Sir Mark Rowley, who used to head up Britain's counter-terrorism response until his retirement last year, warned that we must be "less tolerant of intolerance on social media" amid concern that it is fuelling extremist violence.


He said the failure to regulate the internet had allowed people who promote hatred to flourish unchecked and build up large followings.

Writing alongside Dame Louise Casey, the Government's former integration tsar, he said: "We should be much less tolerant of intolerance in the Wild West of the internet and social media.

"Timidity over using regulation to assert what we stand for only allows the intolerant who support violent extremism to grow their cults.

"In counterterrorism we can't just build bigger barriers in front of mosques, synagogues and public buildings."

Home Secretary Sajid Javid said he was "determined that every individual and community should feel safe to live their lives. To any communities who are feeling vulnerable and under threat I say we are with you. You benefit our country, you are part of our country, part of us".

"We must stand together as a society and reject the terrorists and extremists who seek to divide us.

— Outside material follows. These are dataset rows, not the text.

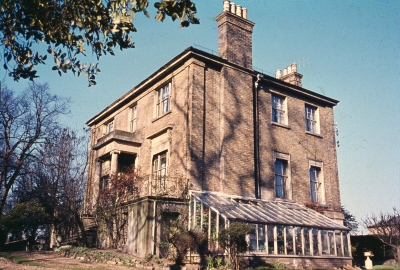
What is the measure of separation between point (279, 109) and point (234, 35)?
4.69 m

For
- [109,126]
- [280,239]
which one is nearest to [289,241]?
[280,239]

"Now's the moment for us all to challenge the hatred, ignorance and violence they peddle and stand up for the kind of country we are and want to be."

The Counter Terrorism Police South East unit was leading the investigation into the circumstances of the Stanwell attack.

Basu said: "Whilst this investigation is still in its infancy, it has hallmarks of a terror event, inspired by the far right, and therefore it has been declared a terrorism incident.

"This allows us to use all of the specialist capabilities available to establish the full circumstances of this attack."

He added: "Police are committed to tackling all forms of toxic extremist ideology, which has the potential to threaten public safety and security."

Police patrols around mosques and in areas with large Muslim communities have been stepped up and the public is being reminded to remain vigilant.